REAL estate magnate and former Senator Manuel Villar has joined the sector’s township trend, which he prefers to call “communicities” by merging his affordable housing and mall businesses.
In a disclosure to the Philippine Stock Echange on Tuesday, Vista Land and Lifescapes Inc., Villar’s publicly listed affordable housing holding company, said it is acquiring 88.25 percent of Starmalls Inc. from Fine Properties Inc., also a publicly listed investment holding firm of the Villar family.
Vista Land is buying Starmalls’ shares for a sum of P33 billion, or at P4.51 a piece, a 45 percent discount to Starmalls’ last traded price of P8.18, based on Bloomberg Business data.
At the same time, Vista Land’s disclosure said Fine Properties would subscribe to close to 4.6 billion new Vista Land shares at P7.15 per share.
Vista Land shares rose 1.23 percent to P5.75 per share at the close of stock trading Tuesday, while Starmalls were unchanged at P8.18, and the Philippine overall index fell 0.7 percent.
Financial Times’ consensus forecast among eight polled investment analysts were even advising investors to purchase equity in Vista Land, as the company’s stock is expected to outperform the market.
Last month, former Senator Villar, who had built his fortune building mass housing units, was reportedly planning to combine his affordable housing and mall building ventures to turn his housing projects across the Philippines into self-contained communities, or what he calls “communicities.”
Stock data analyst Bloomberg has placed Vista Land’s, market value at P49 billion, while Starmalls, at P69 billion.

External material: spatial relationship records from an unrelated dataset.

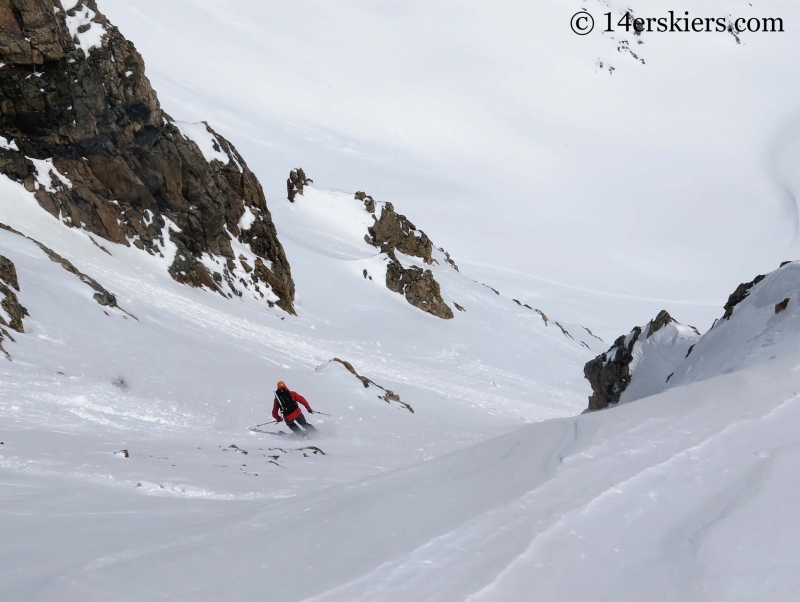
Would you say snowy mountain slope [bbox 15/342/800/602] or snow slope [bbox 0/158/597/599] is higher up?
snowy mountain slope [bbox 15/342/800/602]

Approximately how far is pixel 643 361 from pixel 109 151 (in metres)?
17.1

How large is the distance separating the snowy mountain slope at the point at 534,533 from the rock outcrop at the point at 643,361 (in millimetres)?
7986

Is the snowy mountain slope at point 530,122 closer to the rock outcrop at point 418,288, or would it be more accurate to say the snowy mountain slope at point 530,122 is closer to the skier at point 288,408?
the rock outcrop at point 418,288

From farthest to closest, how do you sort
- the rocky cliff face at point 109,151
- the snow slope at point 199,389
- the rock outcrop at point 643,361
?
1. the rocky cliff face at point 109,151
2. the rock outcrop at point 643,361
3. the snow slope at point 199,389

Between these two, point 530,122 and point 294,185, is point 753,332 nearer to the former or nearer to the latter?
point 294,185

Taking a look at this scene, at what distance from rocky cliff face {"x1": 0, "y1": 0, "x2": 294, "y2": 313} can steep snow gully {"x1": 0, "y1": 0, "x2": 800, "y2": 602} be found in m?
0.07

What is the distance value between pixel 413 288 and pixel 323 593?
2834 centimetres

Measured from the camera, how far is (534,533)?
369cm

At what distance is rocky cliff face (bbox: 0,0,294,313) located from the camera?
20.7m

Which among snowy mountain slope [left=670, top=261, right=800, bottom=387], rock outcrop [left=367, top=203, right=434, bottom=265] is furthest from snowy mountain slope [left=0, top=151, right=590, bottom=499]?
snowy mountain slope [left=670, top=261, right=800, bottom=387]

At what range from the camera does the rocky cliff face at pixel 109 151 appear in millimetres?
20719

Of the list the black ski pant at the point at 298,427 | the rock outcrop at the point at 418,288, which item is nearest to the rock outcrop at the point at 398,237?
the rock outcrop at the point at 418,288

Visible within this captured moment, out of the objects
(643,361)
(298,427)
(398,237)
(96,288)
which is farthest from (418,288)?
(298,427)

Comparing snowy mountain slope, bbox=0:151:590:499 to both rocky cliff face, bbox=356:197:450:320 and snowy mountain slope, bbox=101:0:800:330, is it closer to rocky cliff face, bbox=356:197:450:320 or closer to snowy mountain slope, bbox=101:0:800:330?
rocky cliff face, bbox=356:197:450:320
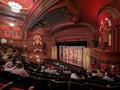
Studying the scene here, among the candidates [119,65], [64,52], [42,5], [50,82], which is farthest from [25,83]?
[64,52]

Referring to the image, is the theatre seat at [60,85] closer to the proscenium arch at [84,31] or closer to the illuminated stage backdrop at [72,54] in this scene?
the proscenium arch at [84,31]

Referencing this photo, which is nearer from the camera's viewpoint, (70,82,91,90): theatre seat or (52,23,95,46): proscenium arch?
(70,82,91,90): theatre seat

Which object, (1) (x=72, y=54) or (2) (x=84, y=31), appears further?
(1) (x=72, y=54)

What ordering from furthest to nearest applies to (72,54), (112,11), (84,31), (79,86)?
(72,54) → (84,31) → (112,11) → (79,86)

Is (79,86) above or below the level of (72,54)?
above

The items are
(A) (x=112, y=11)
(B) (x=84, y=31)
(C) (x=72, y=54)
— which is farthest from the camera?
(C) (x=72, y=54)

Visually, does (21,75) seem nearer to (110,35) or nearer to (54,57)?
(110,35)

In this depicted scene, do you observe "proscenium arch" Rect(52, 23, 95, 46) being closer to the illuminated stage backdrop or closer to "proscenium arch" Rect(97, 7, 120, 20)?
the illuminated stage backdrop

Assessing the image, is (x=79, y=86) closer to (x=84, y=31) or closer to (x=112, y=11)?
(x=112, y=11)

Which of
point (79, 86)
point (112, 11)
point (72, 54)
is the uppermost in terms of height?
point (112, 11)

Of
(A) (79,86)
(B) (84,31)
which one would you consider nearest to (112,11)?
(B) (84,31)

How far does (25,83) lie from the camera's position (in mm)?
3199

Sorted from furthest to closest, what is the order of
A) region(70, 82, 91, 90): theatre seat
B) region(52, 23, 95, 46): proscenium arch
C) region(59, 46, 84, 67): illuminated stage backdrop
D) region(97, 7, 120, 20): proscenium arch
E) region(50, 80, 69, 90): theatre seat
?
region(59, 46, 84, 67): illuminated stage backdrop, region(52, 23, 95, 46): proscenium arch, region(97, 7, 120, 20): proscenium arch, region(50, 80, 69, 90): theatre seat, region(70, 82, 91, 90): theatre seat

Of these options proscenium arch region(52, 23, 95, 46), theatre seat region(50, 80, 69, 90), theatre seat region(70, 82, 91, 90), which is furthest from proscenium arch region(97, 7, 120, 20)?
theatre seat region(50, 80, 69, 90)
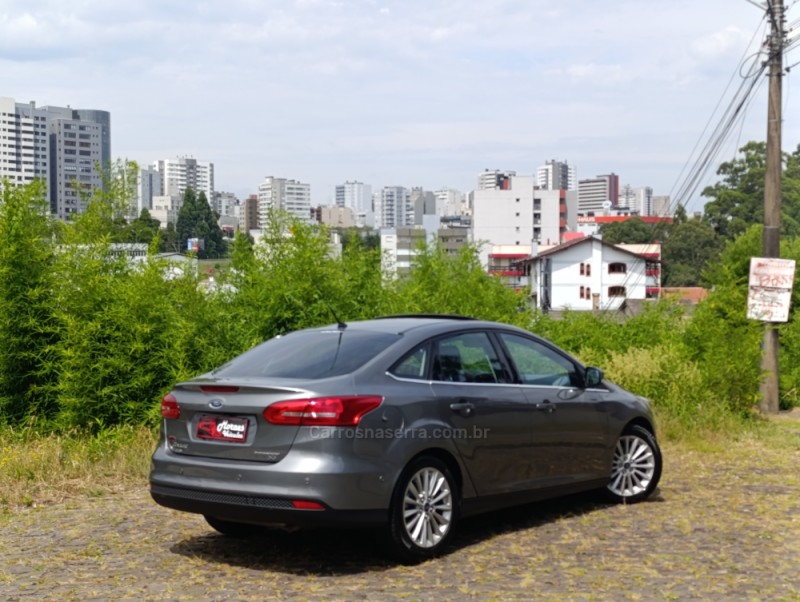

Vista Land CEO Manuel Paolo Villar, the former senator’s eldest son, said Vista Land’s acquisition of Starmalls would accelerate the company’s transition to a fully integrated property developer.
“Starmalls has a very impressive pipeline,” the younger Villar said. “Right now, they have 12 malls and five under construction that will soon be completed within the year. That’s an 800,000 square meter of Gross Floor Area. That puts a significant amount of return in revenue and makes us essentially the top-four integrated real estate developer.”
He added that the acquisition would change the Vista Land’s revenue profile and capital expenditure budget.
“It will substantially change it because we’re going from an almost purely residential developer, to a developer with a significant amount of different use,” said Villar.
He said the capex for Starmall projects is not yet included in Vista Land’s current P25.1 billion capex budget for the year.
“The P25 billion capex is for Vista, so obviously, the transaction is not in yet. We just filed with the SEC (Securities and Exchange Commission), so it’s still pending approval.” Villar clarified.
He said the company plans to de-list Starmalls from the PSE, as it will be a subsidiary of the Vista Land.